After a few days of watching, switch to --live and let the simulation build up a trade history. That history is what tells you whether the strategy actually has an edge before you put real money behind it.

When You’re Ready to Trade for Real

⚠️ Minimum one week of simulation. Seriously.

You’ll need to connect your Polymarket wallet to their CLOB API.

Get your API key: polymarket.com → Settings → API Keys → Create. Save it — it’s only shown once.

Store it safely in a .env file in your project folder:

POLY_API_KEY=your_key_here

Install the live trading dependencies:

pip install py-clob-client python-dotenv

Swap the simulation block for a real order. Find this section with Ctrl + F:

if market_id not in positions and trades_executed < 5 and not dry_run:
    balance -= position_size
    positions[market_id] = { ... }

Replace it with:

from dotenv import load_dotenv
import os
from py_clob_client.client import ClobClient

load_dotenv()
api_key = os.getenv("POLY_API_KEY")
client = ClobClient(host="https://clob.polymarket.com", key=api_key, chain_id=137)

order = client.create_market_order(
    token_id=market_id,
    side="BUY",
    amount=position_size,
)
result = client.post_order(order)

if result.get("success"):
    print(f"   ✅ Order placed — ${position_size:.2f}")

Start with $10–$20 per trade. Verify the orders show up in your Polymarket account. Run it for a week at small size before scaling anything.

Common Questions

Does this actually make money?
It depends entirely on how accurately the NWS forecast matches market resolution. The strategy has a real edge when the market is thin and the forecast is clear. It doesn’t work if the weather is genuinely unpredictable or if someone else has already arbitraged the price up.

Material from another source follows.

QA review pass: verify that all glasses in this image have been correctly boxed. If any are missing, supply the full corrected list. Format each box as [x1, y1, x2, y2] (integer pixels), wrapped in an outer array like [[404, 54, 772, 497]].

What if I run it and there are no signals?
That’s fine — no signal means no edge at that moment. The bot is conservative by design. Some days every bucket is priced reasonably and you sit out. That’s the right behavior.

Can I add more cities?
Yes. Look up the NWS gridpoint URL for each new airport station using this helper endpoint: https://api.weather.gov/points/{lat},{lon} — it returns the correct forecast URL for any US coordinate.

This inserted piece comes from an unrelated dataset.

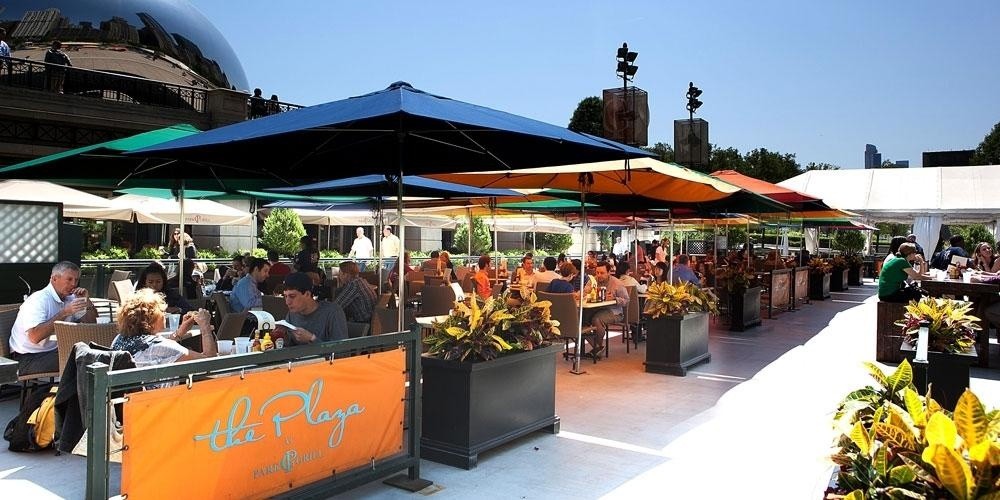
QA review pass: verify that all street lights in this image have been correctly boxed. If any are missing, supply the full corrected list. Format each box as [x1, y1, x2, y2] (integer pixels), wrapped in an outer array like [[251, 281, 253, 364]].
[[683, 84, 708, 165], [617, 42, 638, 144]]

How often should I run it?
Once or twice per day is enough. Running it more frequently won’t find different signals — the market doesn’t move that fast on most days.

What happens if the NWS API is slow or down?
Each request is wrapped in a try/except block, so the bot skips the affected city and keeps going. You’ll see an error message in the terminal but nothing will break.

Is this legal?
Polymarket is available to traders outside the US. US residents face restrictions — check Polymarket’s current terms and applicable local regulations before trading real money.